(Collected data entries)

════════

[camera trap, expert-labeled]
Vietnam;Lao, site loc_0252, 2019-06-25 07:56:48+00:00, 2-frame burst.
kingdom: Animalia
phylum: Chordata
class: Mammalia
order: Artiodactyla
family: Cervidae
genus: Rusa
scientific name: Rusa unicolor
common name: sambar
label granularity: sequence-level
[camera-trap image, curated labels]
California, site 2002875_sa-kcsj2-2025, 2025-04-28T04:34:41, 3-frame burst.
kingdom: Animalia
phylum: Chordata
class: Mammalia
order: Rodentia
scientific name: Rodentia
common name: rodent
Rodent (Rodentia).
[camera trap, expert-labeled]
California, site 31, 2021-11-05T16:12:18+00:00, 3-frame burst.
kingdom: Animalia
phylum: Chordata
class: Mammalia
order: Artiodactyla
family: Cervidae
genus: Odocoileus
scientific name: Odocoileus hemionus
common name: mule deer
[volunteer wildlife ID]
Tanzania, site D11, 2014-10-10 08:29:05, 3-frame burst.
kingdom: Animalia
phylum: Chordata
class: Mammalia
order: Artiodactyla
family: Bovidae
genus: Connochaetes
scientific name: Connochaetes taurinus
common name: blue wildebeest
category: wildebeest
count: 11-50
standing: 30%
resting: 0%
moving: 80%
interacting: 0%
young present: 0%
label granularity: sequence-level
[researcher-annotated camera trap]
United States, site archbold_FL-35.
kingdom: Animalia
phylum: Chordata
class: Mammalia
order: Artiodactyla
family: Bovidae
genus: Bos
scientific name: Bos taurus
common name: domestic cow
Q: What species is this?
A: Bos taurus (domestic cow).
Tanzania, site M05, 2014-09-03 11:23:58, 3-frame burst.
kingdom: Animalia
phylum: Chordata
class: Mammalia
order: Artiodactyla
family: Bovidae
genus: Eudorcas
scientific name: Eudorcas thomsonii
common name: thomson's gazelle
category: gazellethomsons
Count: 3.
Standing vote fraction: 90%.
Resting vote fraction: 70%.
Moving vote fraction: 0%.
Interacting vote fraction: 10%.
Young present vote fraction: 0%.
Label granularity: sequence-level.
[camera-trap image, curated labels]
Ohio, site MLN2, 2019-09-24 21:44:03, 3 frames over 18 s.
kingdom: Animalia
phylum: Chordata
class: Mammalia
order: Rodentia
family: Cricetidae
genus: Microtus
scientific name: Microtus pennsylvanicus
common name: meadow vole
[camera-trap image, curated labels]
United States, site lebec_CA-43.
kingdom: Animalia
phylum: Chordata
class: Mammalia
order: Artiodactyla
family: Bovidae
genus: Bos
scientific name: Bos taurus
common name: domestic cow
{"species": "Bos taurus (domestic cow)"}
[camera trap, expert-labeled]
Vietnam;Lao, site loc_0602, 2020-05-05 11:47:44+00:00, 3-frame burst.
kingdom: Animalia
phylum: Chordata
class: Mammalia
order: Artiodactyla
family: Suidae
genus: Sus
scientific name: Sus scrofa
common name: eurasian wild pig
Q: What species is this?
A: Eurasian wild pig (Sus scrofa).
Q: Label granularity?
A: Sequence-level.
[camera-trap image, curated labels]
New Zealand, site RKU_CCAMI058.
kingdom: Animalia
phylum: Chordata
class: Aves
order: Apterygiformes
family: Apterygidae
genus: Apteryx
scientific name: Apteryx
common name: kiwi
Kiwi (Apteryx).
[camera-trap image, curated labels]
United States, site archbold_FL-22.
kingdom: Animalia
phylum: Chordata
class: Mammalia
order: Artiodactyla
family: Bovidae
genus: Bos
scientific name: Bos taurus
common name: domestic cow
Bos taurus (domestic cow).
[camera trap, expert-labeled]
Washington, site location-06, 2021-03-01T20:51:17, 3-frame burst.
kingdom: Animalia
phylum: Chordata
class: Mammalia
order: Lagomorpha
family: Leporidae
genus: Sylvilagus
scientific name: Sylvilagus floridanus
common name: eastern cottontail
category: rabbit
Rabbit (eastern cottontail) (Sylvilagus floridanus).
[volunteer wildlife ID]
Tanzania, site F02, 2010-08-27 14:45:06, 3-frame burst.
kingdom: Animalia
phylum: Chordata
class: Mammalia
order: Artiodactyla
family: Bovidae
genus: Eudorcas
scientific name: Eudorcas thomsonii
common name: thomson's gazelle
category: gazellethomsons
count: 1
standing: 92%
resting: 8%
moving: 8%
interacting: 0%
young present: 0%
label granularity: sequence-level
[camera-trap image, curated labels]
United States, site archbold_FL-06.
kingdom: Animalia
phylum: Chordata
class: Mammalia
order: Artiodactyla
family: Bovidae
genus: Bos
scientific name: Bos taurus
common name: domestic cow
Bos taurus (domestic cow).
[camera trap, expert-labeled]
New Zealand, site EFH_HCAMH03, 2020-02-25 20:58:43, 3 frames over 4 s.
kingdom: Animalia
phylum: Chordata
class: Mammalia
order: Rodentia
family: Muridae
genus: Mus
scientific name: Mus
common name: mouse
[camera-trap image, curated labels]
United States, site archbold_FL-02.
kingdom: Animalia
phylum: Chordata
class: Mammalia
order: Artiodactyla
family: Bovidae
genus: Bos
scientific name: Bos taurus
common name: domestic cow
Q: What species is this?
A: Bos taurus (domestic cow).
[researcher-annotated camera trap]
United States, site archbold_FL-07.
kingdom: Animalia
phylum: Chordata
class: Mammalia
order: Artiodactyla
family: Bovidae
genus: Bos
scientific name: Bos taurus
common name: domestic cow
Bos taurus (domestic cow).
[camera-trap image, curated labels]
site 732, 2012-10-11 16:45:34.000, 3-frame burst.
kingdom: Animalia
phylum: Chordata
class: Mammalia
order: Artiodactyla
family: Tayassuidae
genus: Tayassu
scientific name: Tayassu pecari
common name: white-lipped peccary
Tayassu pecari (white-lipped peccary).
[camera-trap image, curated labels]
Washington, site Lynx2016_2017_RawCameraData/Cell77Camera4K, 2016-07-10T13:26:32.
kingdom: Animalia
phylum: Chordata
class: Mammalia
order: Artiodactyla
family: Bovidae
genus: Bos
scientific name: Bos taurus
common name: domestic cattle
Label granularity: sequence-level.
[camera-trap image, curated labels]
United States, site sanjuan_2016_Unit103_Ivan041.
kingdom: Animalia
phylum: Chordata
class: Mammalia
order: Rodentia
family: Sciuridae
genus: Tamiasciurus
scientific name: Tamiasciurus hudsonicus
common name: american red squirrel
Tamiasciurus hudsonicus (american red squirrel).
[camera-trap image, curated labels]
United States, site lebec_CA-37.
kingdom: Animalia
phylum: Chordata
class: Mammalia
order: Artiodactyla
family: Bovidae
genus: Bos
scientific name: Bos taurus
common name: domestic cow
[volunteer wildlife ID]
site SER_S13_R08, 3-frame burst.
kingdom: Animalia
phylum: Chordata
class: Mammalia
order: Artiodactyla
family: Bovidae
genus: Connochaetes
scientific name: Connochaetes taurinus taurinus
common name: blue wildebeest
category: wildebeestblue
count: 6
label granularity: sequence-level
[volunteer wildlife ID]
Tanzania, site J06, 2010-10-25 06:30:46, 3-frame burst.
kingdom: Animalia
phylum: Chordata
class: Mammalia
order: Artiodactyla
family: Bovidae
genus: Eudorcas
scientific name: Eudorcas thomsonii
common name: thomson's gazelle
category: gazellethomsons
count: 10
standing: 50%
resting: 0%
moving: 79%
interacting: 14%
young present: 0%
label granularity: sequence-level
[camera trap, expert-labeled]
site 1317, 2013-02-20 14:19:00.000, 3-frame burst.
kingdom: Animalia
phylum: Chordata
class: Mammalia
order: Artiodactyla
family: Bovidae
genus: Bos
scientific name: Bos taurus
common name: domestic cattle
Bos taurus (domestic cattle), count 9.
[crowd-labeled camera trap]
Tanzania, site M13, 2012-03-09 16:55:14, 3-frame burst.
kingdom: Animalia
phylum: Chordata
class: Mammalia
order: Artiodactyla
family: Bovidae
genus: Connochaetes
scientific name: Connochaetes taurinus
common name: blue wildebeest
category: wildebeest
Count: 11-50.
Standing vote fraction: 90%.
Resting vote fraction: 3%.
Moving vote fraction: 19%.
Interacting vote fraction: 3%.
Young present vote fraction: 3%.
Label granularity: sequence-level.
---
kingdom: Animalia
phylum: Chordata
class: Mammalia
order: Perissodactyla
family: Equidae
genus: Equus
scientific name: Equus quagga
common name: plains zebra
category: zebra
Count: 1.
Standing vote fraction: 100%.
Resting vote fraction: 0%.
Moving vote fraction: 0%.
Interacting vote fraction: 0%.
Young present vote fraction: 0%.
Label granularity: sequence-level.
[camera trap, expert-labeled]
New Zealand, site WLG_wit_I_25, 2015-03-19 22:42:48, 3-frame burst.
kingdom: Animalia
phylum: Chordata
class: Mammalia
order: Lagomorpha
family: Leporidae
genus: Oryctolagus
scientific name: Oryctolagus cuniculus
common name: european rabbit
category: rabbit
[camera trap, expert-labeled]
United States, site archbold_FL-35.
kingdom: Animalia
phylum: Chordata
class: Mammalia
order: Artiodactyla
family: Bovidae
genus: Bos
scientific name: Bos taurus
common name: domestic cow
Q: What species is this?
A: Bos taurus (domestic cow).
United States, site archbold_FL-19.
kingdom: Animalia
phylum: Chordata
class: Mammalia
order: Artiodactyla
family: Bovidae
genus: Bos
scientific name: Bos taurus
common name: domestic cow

════════

▸ Work order
Each line that contains the string "California" counts once; report how many such lines the entries have, giving only the number.

▸ Answer area
2